Thursday, November 4, 2010

awakening

Ok it has been a while and the past month so much has happened and so much has changed. I have changed the way I look at things in life. I have gotten my eating back on track and my Ed behaviors way down, none while at CFC of course. I have been really doing well and i am so grateful for all of you who have supported me and been there. I am doing well. I am almost to Phase 3 in the program and been there about 5 weeks now. Wow time goes by fast. I have been home for 4 and might have to go to IOP here soon due to insurance despite my tx team saying it isn't a good idea. Oh well I will do my best and if I make a mistake or fall back some I will have the support at CFC and get more help.
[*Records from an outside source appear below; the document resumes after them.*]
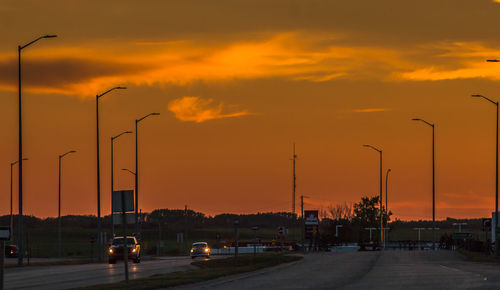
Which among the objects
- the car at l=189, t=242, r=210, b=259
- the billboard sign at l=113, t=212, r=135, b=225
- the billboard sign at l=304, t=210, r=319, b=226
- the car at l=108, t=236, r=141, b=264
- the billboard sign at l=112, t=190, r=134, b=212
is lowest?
the car at l=189, t=242, r=210, b=259

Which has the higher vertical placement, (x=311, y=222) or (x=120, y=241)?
(x=311, y=222)

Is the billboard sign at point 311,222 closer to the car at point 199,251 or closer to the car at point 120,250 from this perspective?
the car at point 199,251

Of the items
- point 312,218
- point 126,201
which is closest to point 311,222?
point 312,218

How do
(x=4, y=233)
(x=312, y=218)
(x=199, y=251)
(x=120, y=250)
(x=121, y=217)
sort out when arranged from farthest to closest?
(x=312, y=218) < (x=199, y=251) < (x=120, y=250) < (x=121, y=217) < (x=4, y=233)

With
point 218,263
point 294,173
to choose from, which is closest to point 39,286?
point 218,263

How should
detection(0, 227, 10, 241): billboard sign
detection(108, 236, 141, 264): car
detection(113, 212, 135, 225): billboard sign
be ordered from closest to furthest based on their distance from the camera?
detection(0, 227, 10, 241): billboard sign → detection(113, 212, 135, 225): billboard sign → detection(108, 236, 141, 264): car

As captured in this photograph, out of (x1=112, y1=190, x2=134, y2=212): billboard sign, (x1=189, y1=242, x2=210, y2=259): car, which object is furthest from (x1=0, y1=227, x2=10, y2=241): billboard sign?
(x1=189, y1=242, x2=210, y2=259): car

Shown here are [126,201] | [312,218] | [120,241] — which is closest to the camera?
[126,201]

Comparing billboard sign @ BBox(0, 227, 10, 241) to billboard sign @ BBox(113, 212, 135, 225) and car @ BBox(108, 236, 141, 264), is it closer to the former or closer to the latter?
billboard sign @ BBox(113, 212, 135, 225)

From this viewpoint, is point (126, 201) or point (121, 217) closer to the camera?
point (126, 201)

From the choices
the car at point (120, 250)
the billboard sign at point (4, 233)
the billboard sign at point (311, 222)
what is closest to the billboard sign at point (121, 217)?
the billboard sign at point (4, 233)

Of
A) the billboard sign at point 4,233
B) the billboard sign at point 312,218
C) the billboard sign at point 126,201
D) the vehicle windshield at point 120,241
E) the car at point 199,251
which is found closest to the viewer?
the billboard sign at point 4,233

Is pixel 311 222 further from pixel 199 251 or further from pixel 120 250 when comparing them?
pixel 120 250

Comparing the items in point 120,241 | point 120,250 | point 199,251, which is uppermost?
point 120,241
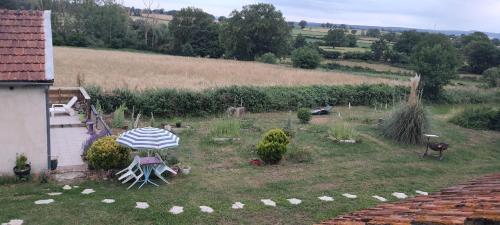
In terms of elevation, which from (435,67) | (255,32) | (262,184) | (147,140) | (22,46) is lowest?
(262,184)

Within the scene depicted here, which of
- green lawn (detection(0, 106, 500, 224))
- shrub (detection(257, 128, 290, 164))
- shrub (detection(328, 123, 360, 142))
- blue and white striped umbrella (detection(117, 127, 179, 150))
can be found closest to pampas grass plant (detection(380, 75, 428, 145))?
green lawn (detection(0, 106, 500, 224))

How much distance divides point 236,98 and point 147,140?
11254 millimetres

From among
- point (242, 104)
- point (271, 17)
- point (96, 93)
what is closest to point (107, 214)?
point (96, 93)

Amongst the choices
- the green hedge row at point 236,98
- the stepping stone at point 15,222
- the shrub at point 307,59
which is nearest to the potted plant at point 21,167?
the stepping stone at point 15,222

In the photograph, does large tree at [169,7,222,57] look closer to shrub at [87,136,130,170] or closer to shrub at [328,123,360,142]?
shrub at [328,123,360,142]

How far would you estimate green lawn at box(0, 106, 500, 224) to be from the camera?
7.77m

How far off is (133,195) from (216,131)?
5719 mm

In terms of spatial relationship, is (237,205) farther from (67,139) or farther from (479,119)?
(479,119)

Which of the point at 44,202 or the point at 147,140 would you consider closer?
the point at 44,202

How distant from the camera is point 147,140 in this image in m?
9.33

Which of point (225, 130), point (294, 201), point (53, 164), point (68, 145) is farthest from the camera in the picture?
point (225, 130)

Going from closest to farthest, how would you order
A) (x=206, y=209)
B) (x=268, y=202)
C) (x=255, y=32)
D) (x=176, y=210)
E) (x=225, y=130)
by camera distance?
(x=176, y=210)
(x=206, y=209)
(x=268, y=202)
(x=225, y=130)
(x=255, y=32)

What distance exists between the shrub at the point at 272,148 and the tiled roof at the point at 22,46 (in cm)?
528

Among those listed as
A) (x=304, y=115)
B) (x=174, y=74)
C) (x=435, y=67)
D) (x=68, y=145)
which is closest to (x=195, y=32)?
(x=174, y=74)
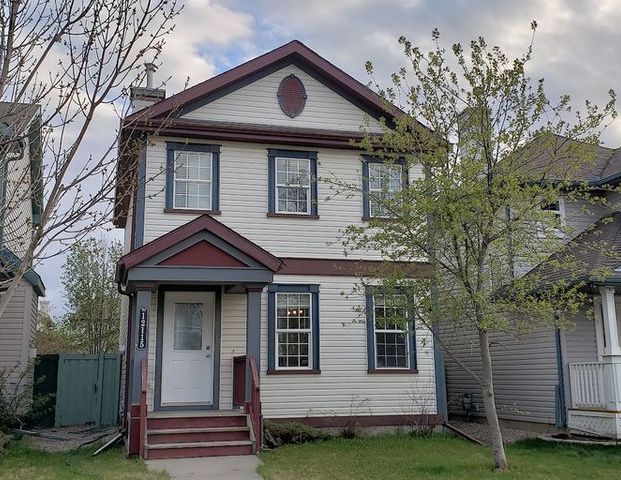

As long as I try my best that is all anyone can ask for. Hell then I would meet freakin insurance criteria. I'm not saying I am going to give up by any means, quite the contrary, but am prepared. I have so many tools and people around me. I am succeeding and will continue to succeed. Hell it was a very hard day yet I am still be positive and optimistic....what a miracle...it actually kind of is a big deal for me.

It is hard sometimes cause I refuse to let myself cry, well not as much now, but still try not to. But I am working on that in addition to other things. It is a process. It is a journey. I will have freedom from Ed. He is losing more and more control daily. One day at a time. It is all going to work out.

I feel like I could write a lot more, put up a few of my poems and other writings I have done but not going to because I need to take care of myself and go to bed.